KAMP was not only physically challenging, but mentally challenging, as well. The many workshops included Jaisa Sulit speaking about mindfulness, Francis Arevalo’s presentation on mental health and spoken word, and Carlo Sayo’s session on visual thinking and communication.
Mentee Thea Melodias said that the workshops inspired her to look beyond the present.
“It’s like KAMP was cleaning a dirty window to let us see a better perspective, to help us plan our future,” she said. “It gave us a starting point to push our boundaries and limitations to see what’s out there.”
McGill PhD Social Work student Monica Batac conducted KAMP’s first workshop, and was surprised at how many students were so open about their feelings.

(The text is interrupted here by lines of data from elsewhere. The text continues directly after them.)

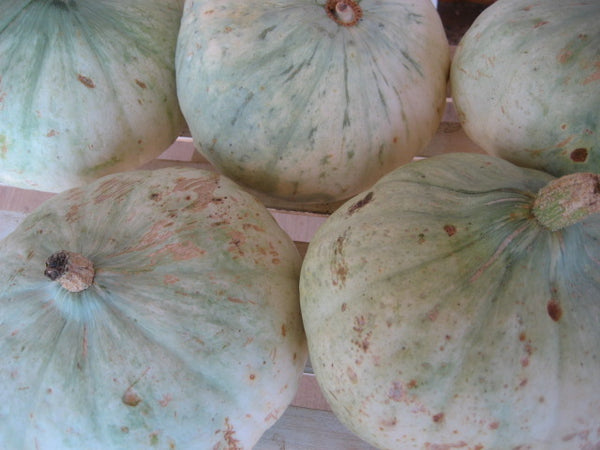 Sweet Meat winter squash maxima image##Photo: Susan Hamilton, Green eCrafts and Country Living.##http://www.greenecraftsandcountryliving.com/2012_09_01_archive.html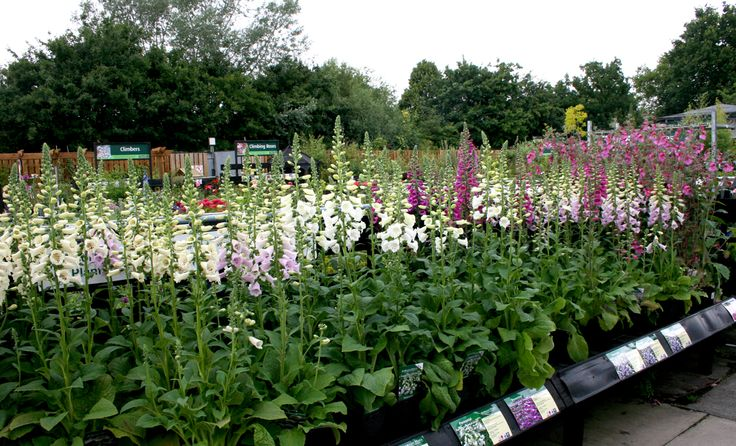 Foxgloves! A must have for all gardens. Bees love them!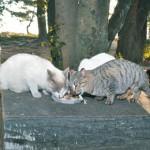 なくせるか 不幸な命 和歌山県が動物愛護管理条例改正 「地域猫」認定制度や罰則
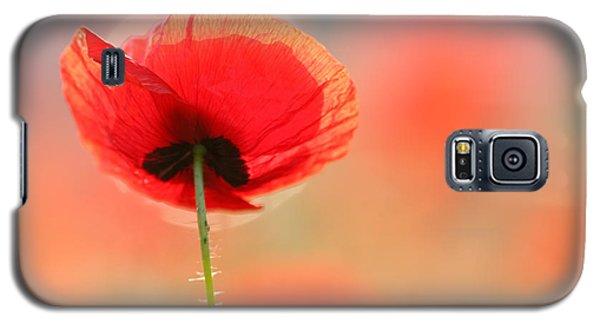 Flower Galaxy S5 Cases - Poppy Dream Galaxy S5 Case by Roeselien Raimond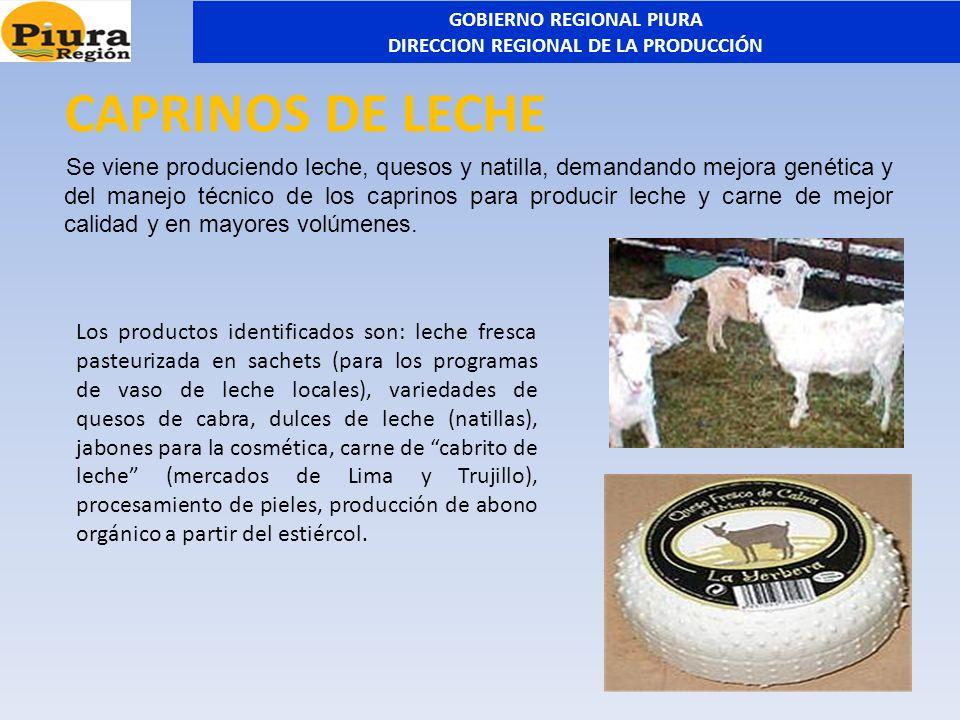 CAPRINOS DE LECHE Se viene produciendo leche, quesos y natilla, demandando mejora genética y del manejo técnico de los caprinos para producir leche y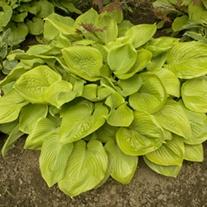 Hosta Sum and Substance plants
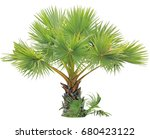 young betel palm on isolate...   Shutterstock . vector #680423122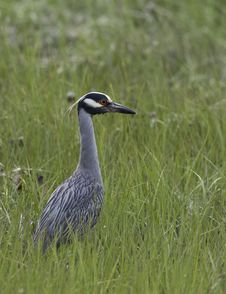 Yellow-crowned Night-heron Stock Images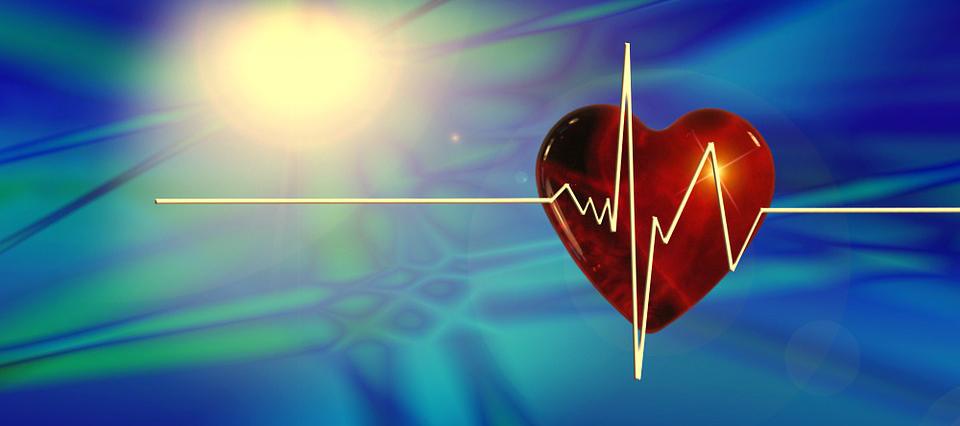 südame tarkus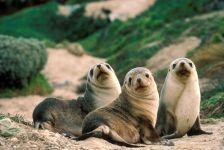 Детеныши морских котиков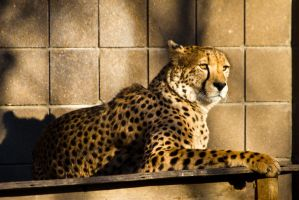 cheetah536 by redbeard31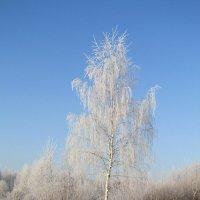 Зимняя берёза :: Андрей Снегерёв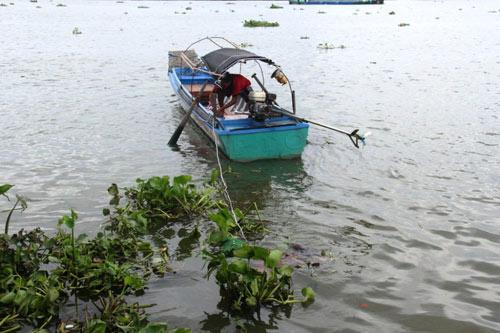 Thi thể cô gái tay đeo túi xách nổi trên sông Sài Gòn - 1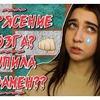 заказать рекламу у блоггера Ольга Стукалюк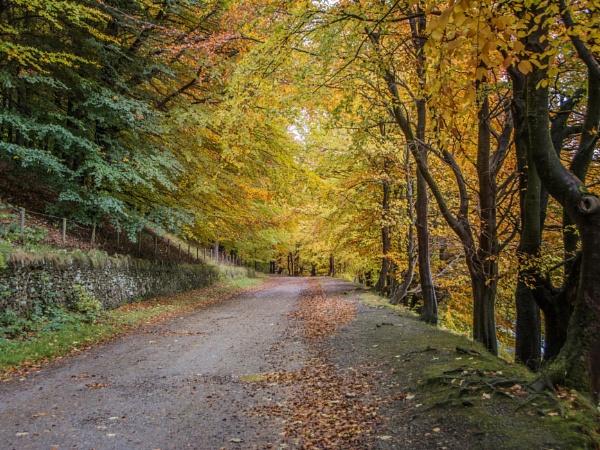 Autumn at Ladybower Reservoir by ptdigital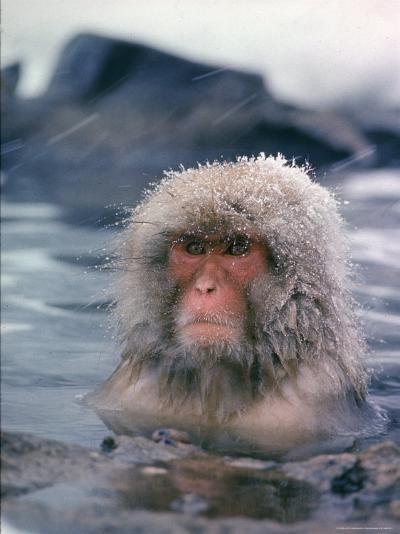 Japanese Macaque, Snow Monkey Sitting in Waters of Hot Spring in Shiga Mountains During a Snowfall-Co Rentmeester-Photographic Print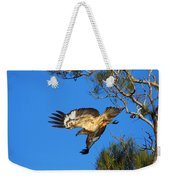 Wedge-tailed Eagle Weekender Tote Bag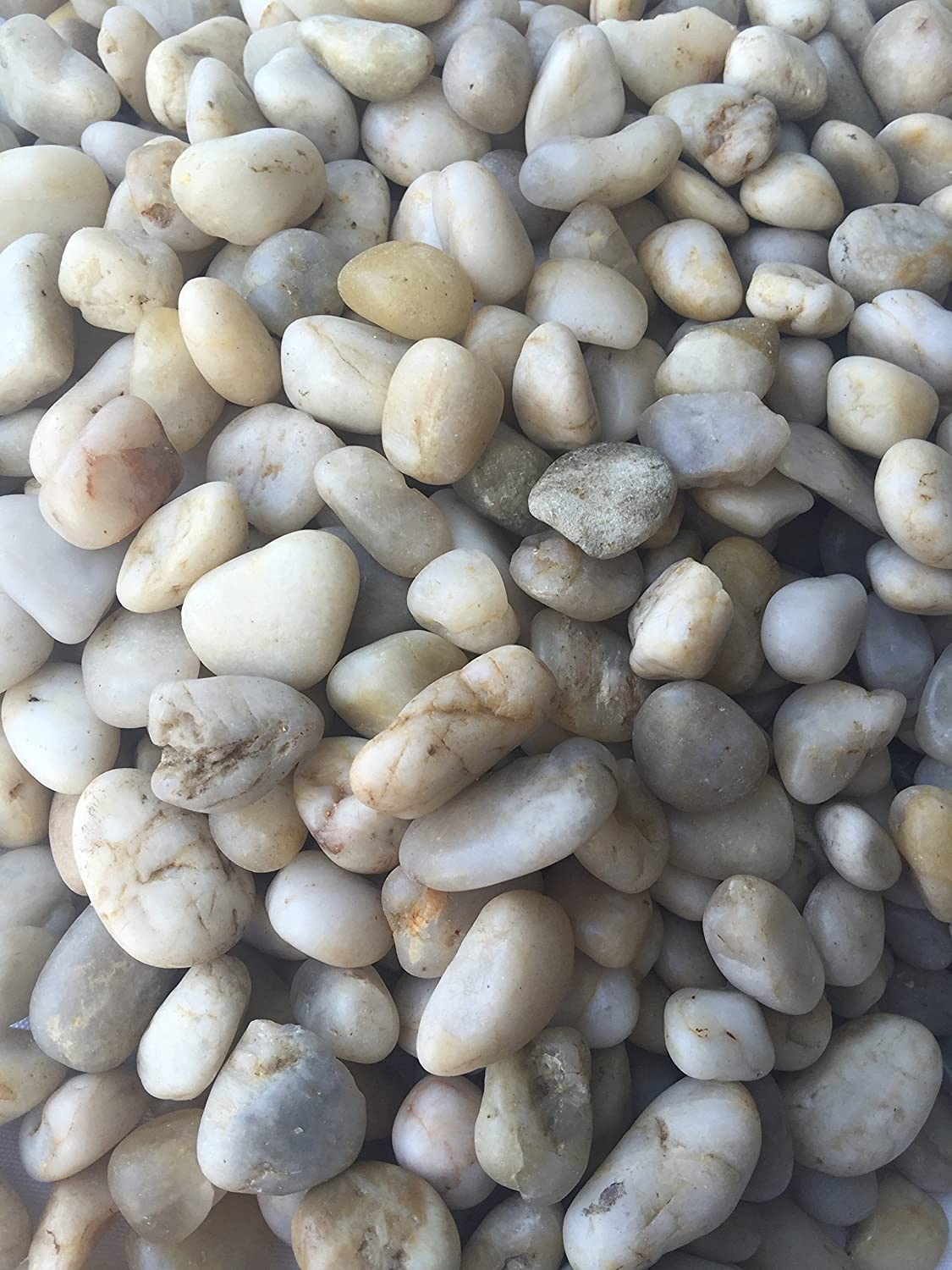 Amazon.com : Decorative Garden Pebbles/river Rocks Used For Outdoor  Landscaping Or Indoor Projects (fish Tanks And Potted Plants) 30 Lbs  (small, ...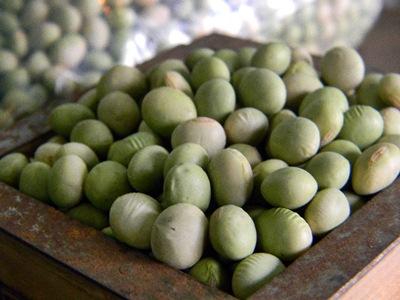 秘伝豆 中粒(10kg)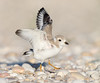 Piping Plover Fledgling
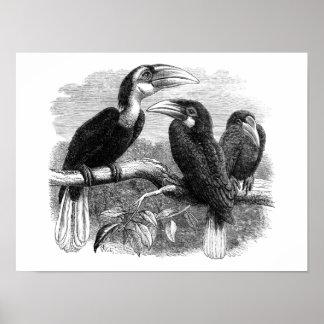 Hornbills 1870 poster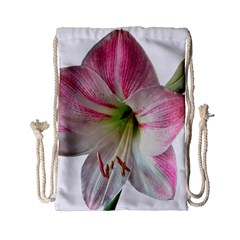 Flower Blossom Bloom Amaryllis Drawstring Bag (small) by Nexatart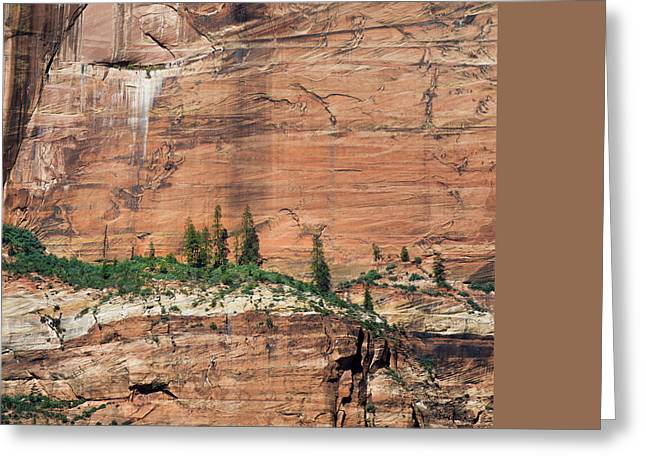 Zion National Park Photographs Greeting Cards - Zion Wall Greeting Card by Joseph Smith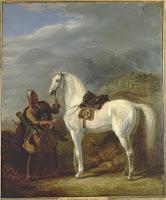 Адыги, История, Кабардинская лошадь, Кабардинская порода лошадей, Черкесская лошадь, Черкесская порода лошадей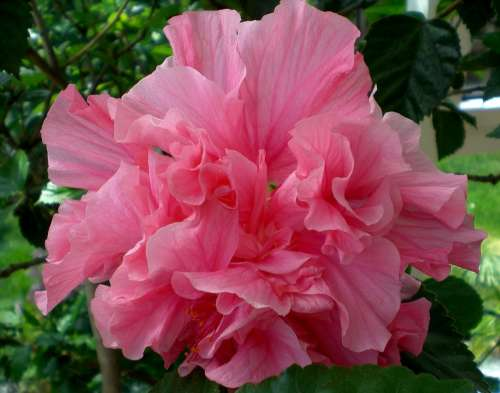 Hibiscus Blossom Bloom Flower Plant Marshmallow
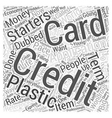 creditcardapplication Word Cloud Concept vector image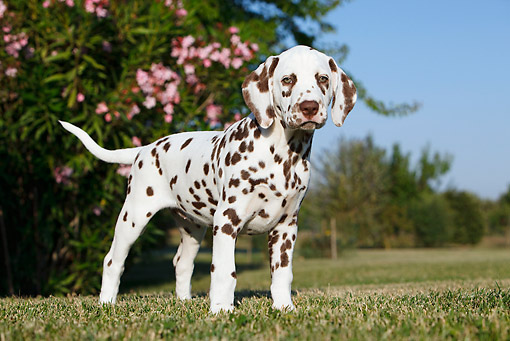 PUP 03 CB0010 01 © Kimball Stock Portrait Of Dalmatian Puppy Standing On Grass By Pink Blossoms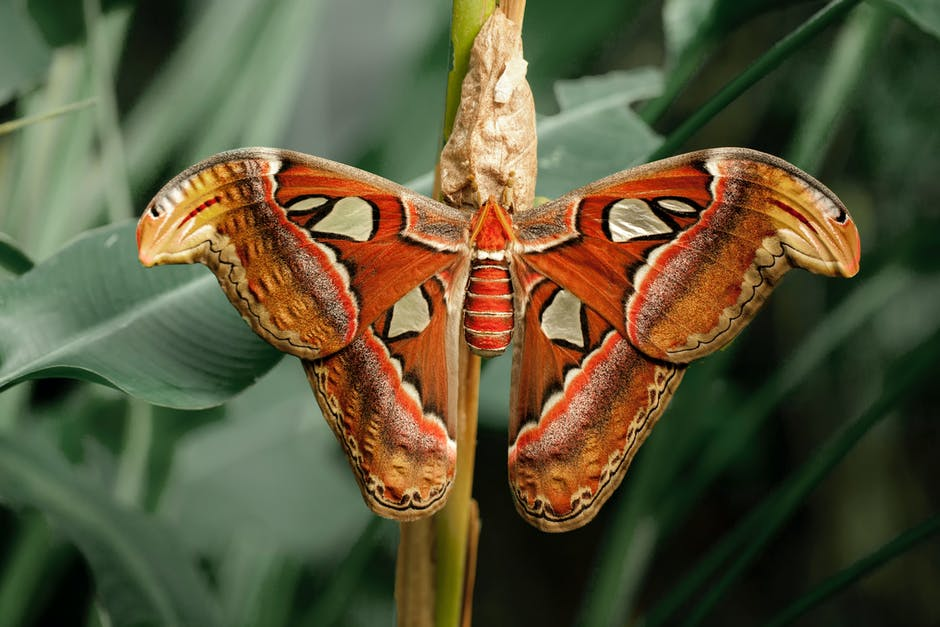 Close up photography of atlas moth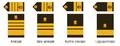 Amiraalien arvomerkit.png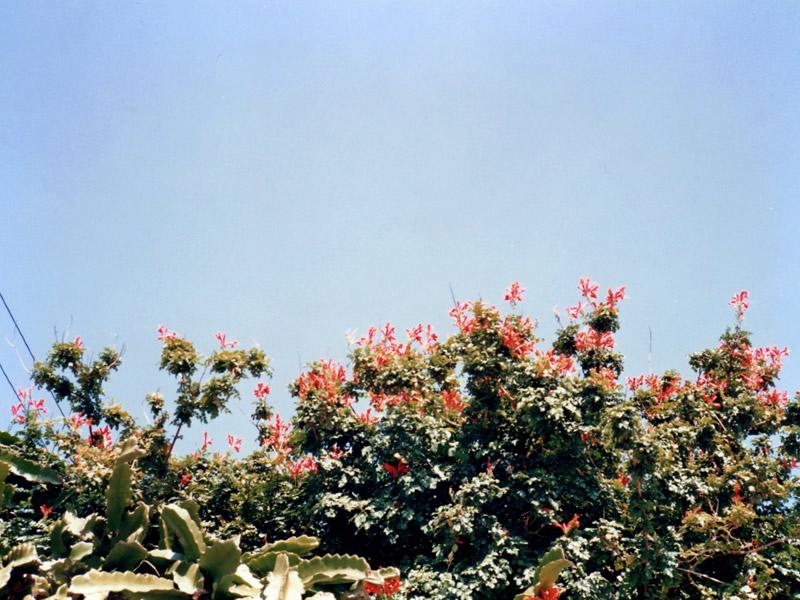沖縄の植物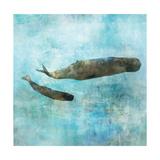 Ocean Whale 2 Giclee-tryk i høj kvalitet af Ken Roko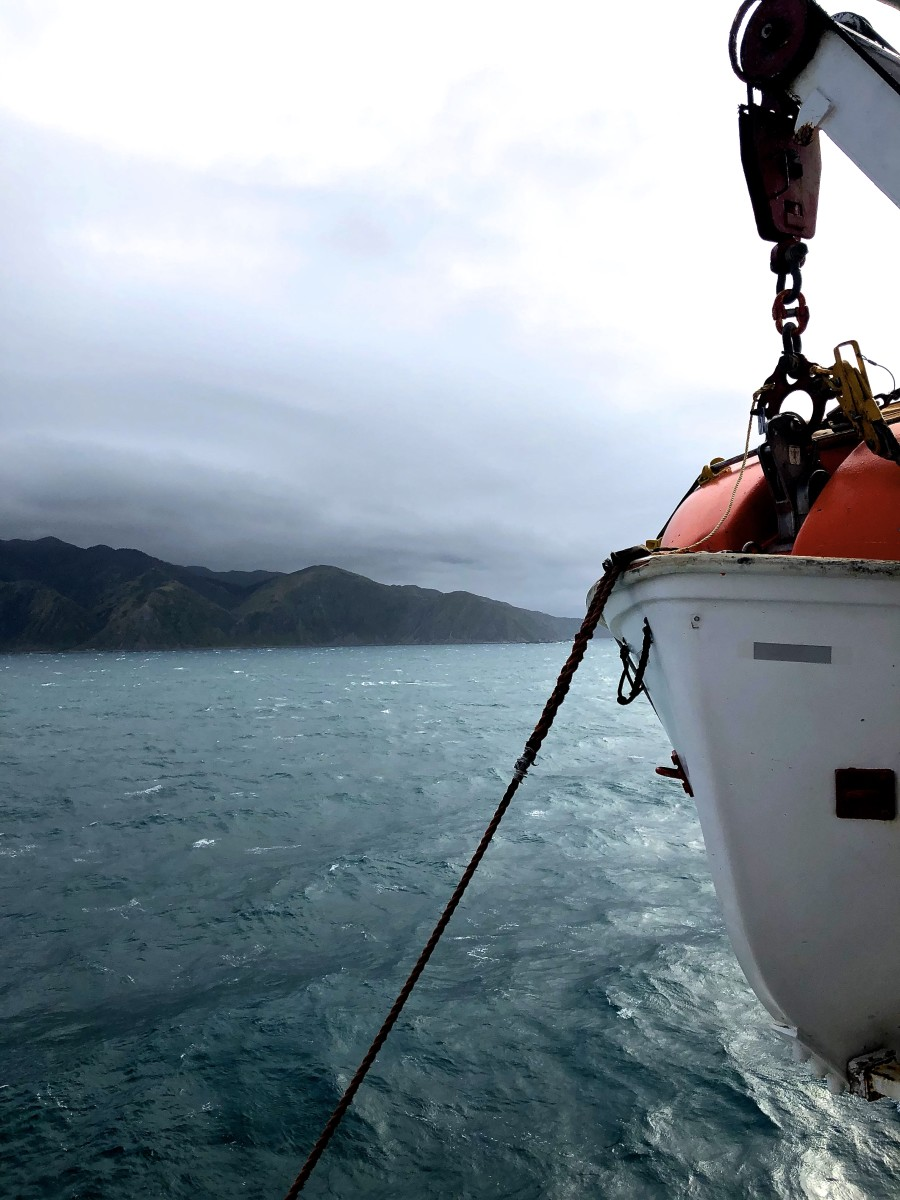 The Best Way to Cross the Cook Strait in New Zealand
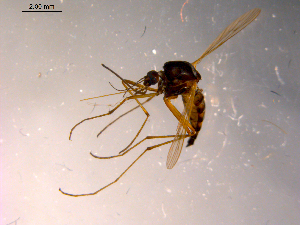 (Aedes hexodontus - 10PROBE-14200)  @14 [ ] CreativeCommons - Attribution Non-Commercial Share-Alike (2011) BIO Photography Group Biodiversity Institute of Ontario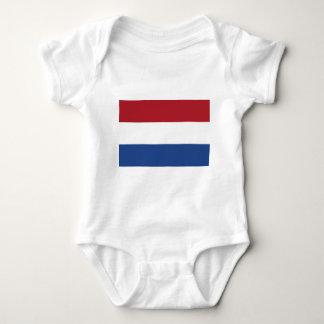 Fourgon Nederland - drapeau de Vlag de Pays-Bas Body
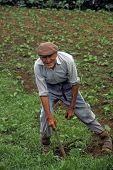 Azores Farmer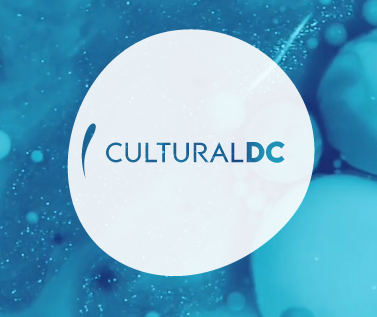 "Anacostia Community Museum To Host CulturalDC's ""Block Watch"""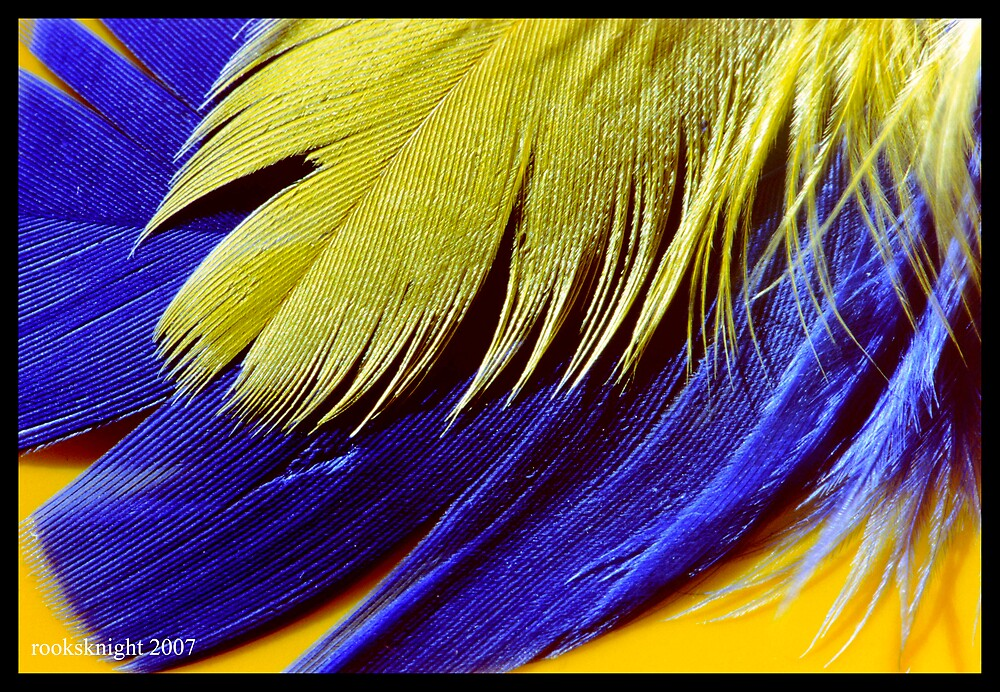 yellow and blue by rooksknight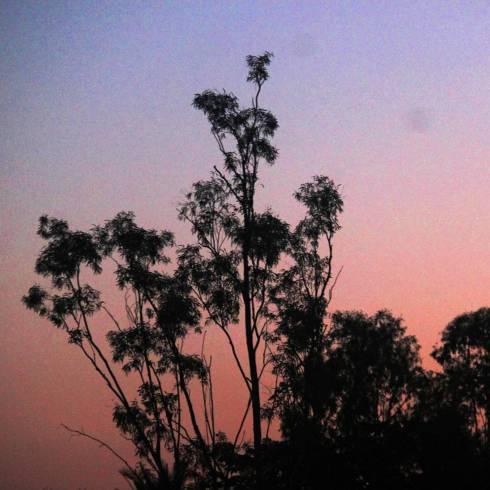 evening5alq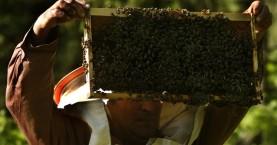 Τρία στα 4 μέλια περιέχουν παρασιτοκτόνα, αν και σε «ασφαλείς ποσότητες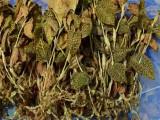 【红宝山】国内最大金线莲供应商 福建金线莲干品 种植4个月以上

“I hadn't expected them to cry,” Batac said. “I asked them to close their eyes and picture walking into a family member's house, and to imagine what food they were smelling. That was enough to make some of them emotional."
Sulit added, “Some of the kids said that they haven’t cried since the last time they were at KAMP. It’s so great that this place gives them the space to do that.”
The vulnerability that the youth displayed allowed for deep connections.
“Last year, I was a mentee, but this year, I’m a mentor,” said M-jay Frias. “It’s totally different. I can’t just think of myself. I have to think of everyone else and be an older brother to all of the youth. Now they think of me as everyone’s kuya.”
In the closing workshop, Batac led the students through an exercise called “Touch Somebody.” Everyone sat in a circle with their eyes closed, and Batac selected individuals to stand in the middle. “Touch someone who is able to accomplish anything,” she said. “Touch someone who has given you good advice… Touch someone who made an impact on your life.”
The students touched the shoulders of their peers, and soon, the sound of sniffles filled the room.
At the end of the exercise, Batac asked, “How do you feel?” And after the initial nervous laughter at everyone seeing each other with red eyes, the group responded with powerful words: “Thankful,” “Important,” “Respected,” Noticed,” “Loved.”
Mentee Joy Siscar was especially touched. After being in Canada for only a year and a half, she felt lonely without her extended family.
“I thought that coming to Canada, my family would only be just us six,” she said. “But KAMP taught me that family doesn’t have to be blood-related, but it can be the people who support you. I never expected people to appreciate the small things that I do.”
And the newfound connections inspired mentor Sol Diana to perform an original poem. “i see my ancestors / and i have so much to tell them / like look where we are! / look what we've done to get here / look what we've done to honour your legacy / you fought for this / you fought for me and for that i'm grateful / i'm grateful / for the home that i've found.”
Batac hopes that KAMP could be replicated in Toronto. She brought Toronto newcomer Gino Amboang with her to participate as a mentee.
“I’ve been committed to building capacity within our community to strengthen the settlement and youth-serving sectors,” she said.
“Gino has shown great interest to help revive Kababayan Multicultural Centre’s youth summer camp, a program which has been halted for the past few years. I wanted him to experience KAMP first-hand, meet the other youth leaders who run this program, with hopes that it inspires him to share this knowledge to his peers in Toronto.”
“I hope that KMC’s Youth Leaders, the Filipino student associations across the Toronto universities, and other interested Filipino youth, will come together to organize an annual summer camp for Filipino youth in the GTA,” said Batac.
“It has been done before in the past, through KMC, and now it’s time for Filipino youth to lead this work. Using KAMP and Hawaii’s Sariling Gawa as models, what might this look like for us here in Ontario?”